Negação: defesa da dor e fuga da realidade

quarta-feira, 20 de janeiro de 2016

“A verdade vai acabando com as minhas mentiras” - Mayner Ribeiro

Há muitas verdades que precisamos conhecer sobre nós mesmos para que possamos ser libertos de comportamentos que nos fazem sofrer. O que nos cura é a verdade e o amor. É um paradoxo e fonte de conflito o fato de que, por um lado, temos motivações inconscientes que produzem atitudes ruins em nossa vida, e por outro lado tomar consciência delas pode produzir dor que não queremos enfrentar. Isto é um dilema para a verdade que nos quer mostrar nossas contradições, nossas complicações emocionais, mentiras, tentativas de manipulação das pessoas, nossos abusos verbais, etc.!

Sem ver e admitir estas coisas em nós, não podemos amadurecer e nem melhorar nossa saúde mental.
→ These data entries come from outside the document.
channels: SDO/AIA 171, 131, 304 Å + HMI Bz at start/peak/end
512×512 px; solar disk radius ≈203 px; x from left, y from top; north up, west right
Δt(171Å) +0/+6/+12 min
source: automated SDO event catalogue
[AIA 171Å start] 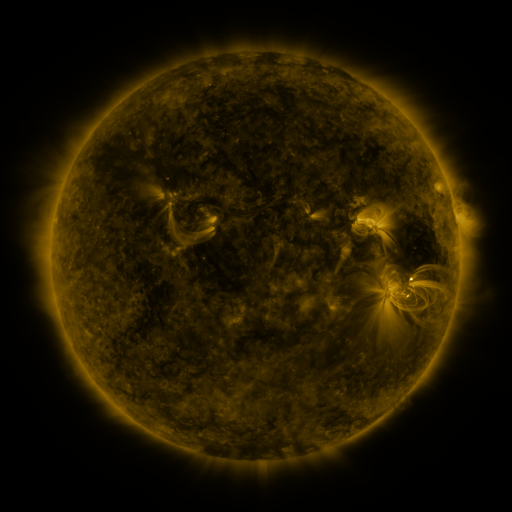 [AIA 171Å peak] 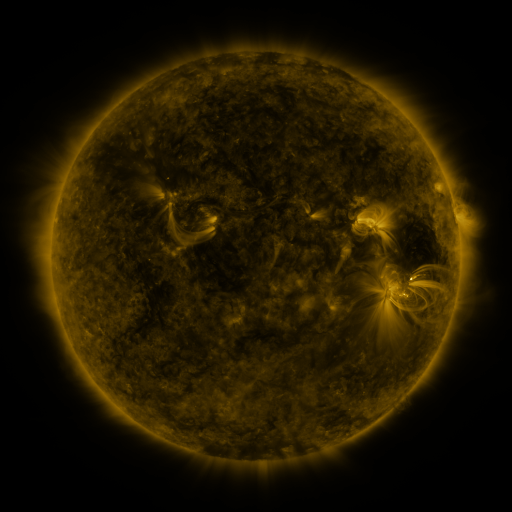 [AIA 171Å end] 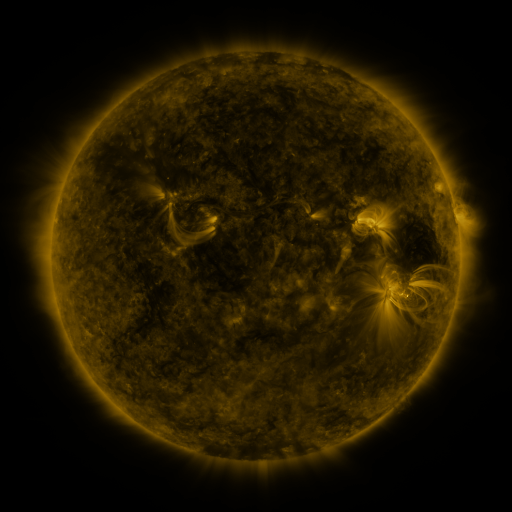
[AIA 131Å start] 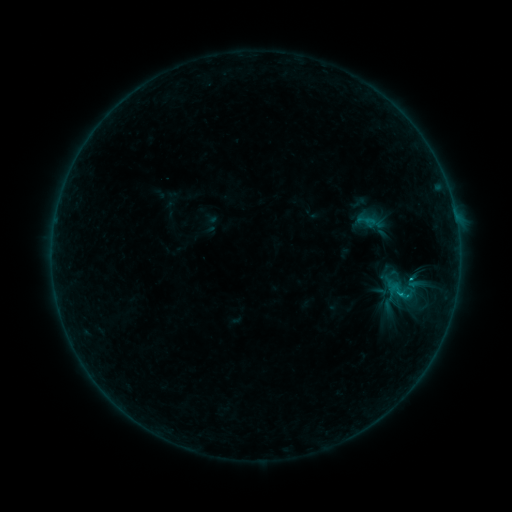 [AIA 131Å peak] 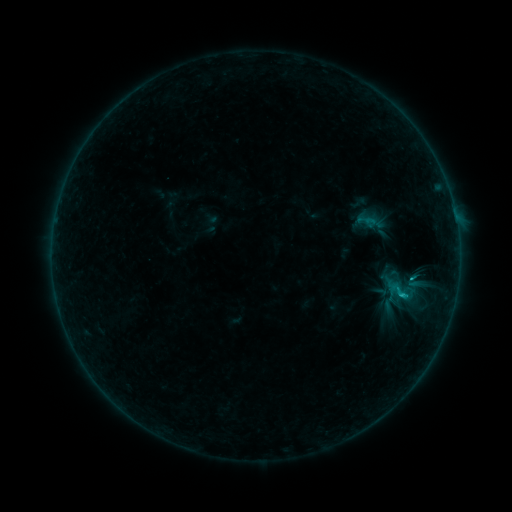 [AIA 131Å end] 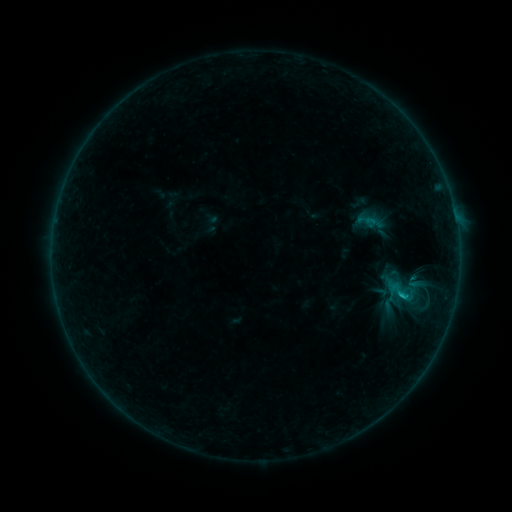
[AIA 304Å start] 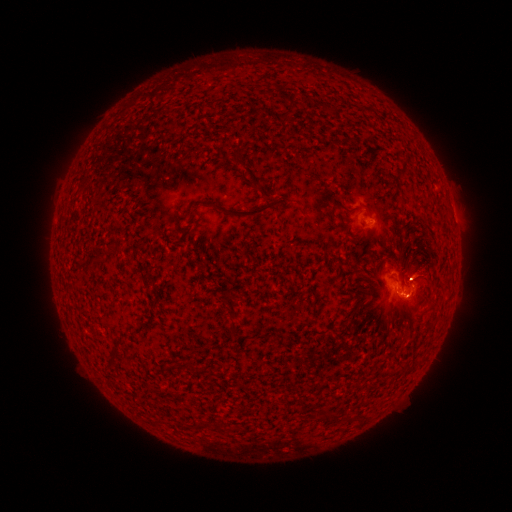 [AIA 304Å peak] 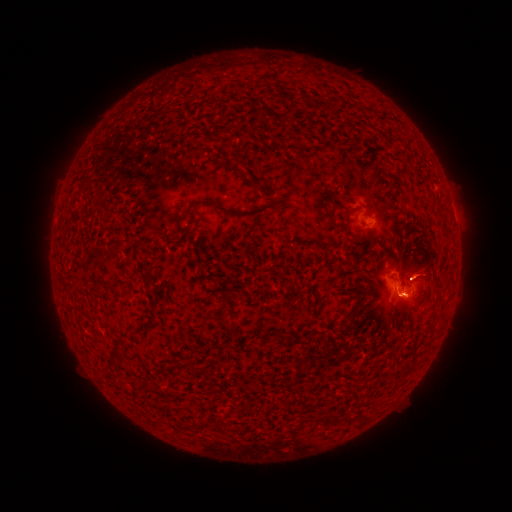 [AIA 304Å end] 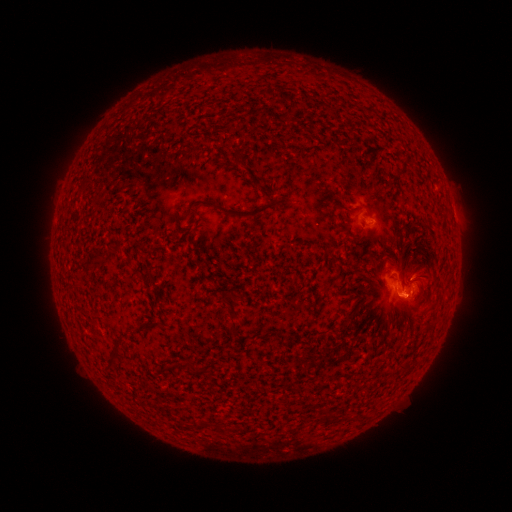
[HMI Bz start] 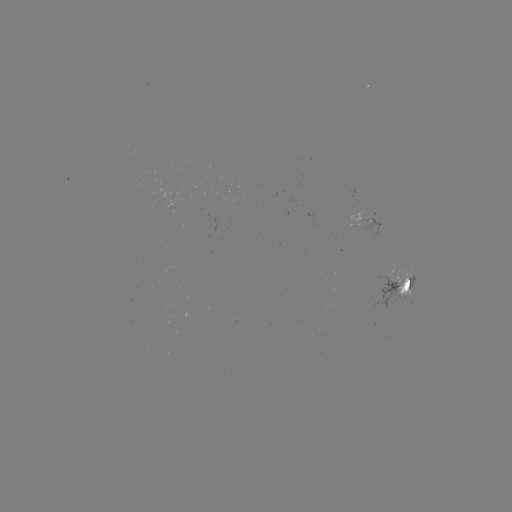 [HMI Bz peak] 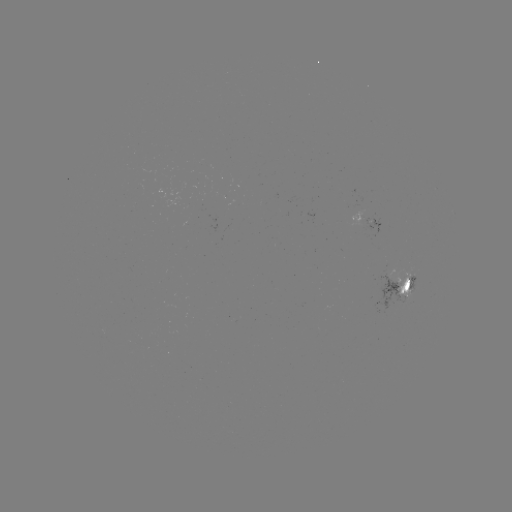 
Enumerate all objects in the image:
C1.0 flare: (401, 294)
Mas enxergá-las e aceitar que as possuímos, nos causa desconforto mental, que pode ser angústia, medo, tristeza, culpa, irritação, dor, insônia, somatizações, etc.

Como você reage quando a verdade ilumina sua mente e mostra seus defeitos de caráter? Logo usa justificativas para fugir dela? “Bebo demais porque meu marido não é romântico comigo!” (a verdade é: não tenho autocontrole), “Dou propina porque sem isso nada funciona nesse país corrupto!” (a verdade é: sou ganancioso), “Traí minha esposa porque ela não gosta de sexo como eu gosto!” (a verdade é: sou viciado em sexo e não sei amar), “Tenho amante porque meu marido não me dá atenção como sempre quis!”, (a verdade é: sou carente e insaciável).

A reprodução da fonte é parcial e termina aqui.